If you want a solution as general as possible to remove reciprocal relationships,
you could do:

match p=(a)-[r1]->(b), (b)-[r2]->(a) 
where id(r1) < id(r2) // to avoid double a, b results
delete r2

but, as said above, it's better to adapt your case, of course if possible,
by adding start and end labels to a and b and changing where id(r1) < id(r2) with a specific property.

Hello @marcelix161

You should have a look at the APOC function apoc.refractor.mergeRelationships() which is able to remove duplicate relationships by merging them:

MATCH (a)-[r:MINST2]-(b)
CALL apoc.refactor.mergeRelationships(collect(r), {
    properties: "overwrite"
})

Regards,
Cobra

Hi @Cobra ,

I find your idea helpful and I've been trying to apply it but to no avail.
I think I am able to write a query without errors but it doesn't do anything as well.

My cypher:

match (g:GId)-[rel:MINST]->(c:CId)
with g,c, collect(rel) as rels
unwind rels as r
call apoc.refactor.mergeRelationships(rels,{properties:"overwrite"})
yield rel
return rel

Do you think you could help me out?

MATCH (g:GId)-[rel:MINST]->(c:CId)
WITH g, c, collect(rel) AS rels
CALL apoc.refactor.mergeRelationships(rels, {properties: "overwrite"})
YIELD rel
RETURN rel

Hi @Cobra ,

Thank you for your input, but it doesn't seem to work as well 😞
I've created a small dataset simulating the case of the matter.

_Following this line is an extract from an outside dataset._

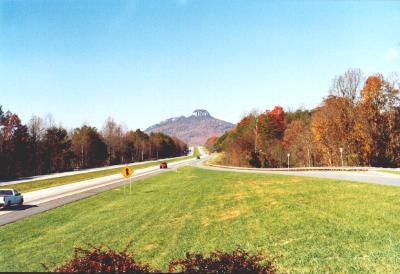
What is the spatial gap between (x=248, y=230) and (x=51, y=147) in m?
75.0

CREATE (n1:Person {name:'Tom'}),
(n3:Company {name:'Company1'}),
(n5:Car {brand:'Ferrari'}),
(n7:City {name:'London'}),

(n1)-[:WORKS_FOR {since:2015}]->(n3),
(n1)<-[:WORKPLACE_OF {since:2018}]-(n3),
(n3)-[:HAS_HQ {since:2004}]->(n7),
(n1)-[:DRIVE {since:2017}]->(n5);

and then run:

match (a1:Person)-[rel:WORKS_FOR]->(c1:Company)
with a1, c1, collect(rel) as rels
call apoc.refactor.mergeRelationships(rels, {properties:"overwrite"})
yield rel
return rel

But this procedure seems not to work for two different relationships. Am I right? Or is my cypher code incorrect?
Thanks!

There were two issues, the MATCH clause (you have only selected one relationship type) and the apoc.refactor.mergeRelationships() function only works if relationships have the same direction so:

First, you have to change the direction of relationships:

MATCH ()-[r:WORKPLACE_OF]->()
CALL apoc.refactor.invert(r)
YIELD input, output
RETURN input, output;

Then you can merge them:

MATCH (p:Person)-[r]->(c:Company)
WITH p, c, collect(r) AS relationships
CALL apoc.refactor.mergeRelationships(relationships, {properties: "overwrite"})
YIELD rel
RETURN rel

Finally, you can rename the relationships if needed:

MATCH (p:Person)-[r]->(c:Company)
CALL apoc.refactor.setType(r, 'NEW-TYPE')
YIELD input, output
RETURN input, output

Hi @Cobra,

ok. Thank you. I wanted to avoid inversion
But, I guess this is not possible.
In such a case do you know how to call procedure on multiple such relationships at once?

match p=(g:GId {start_marker: 1})-[r:MINST2*2]-(leaf)
with collect(r) as rels
unwind rels as rel
call apoc.refactor.invert(rel)

does not work, but if I use return instead of a procedure it seems to work fine.

What is the right direction between Gid and CId?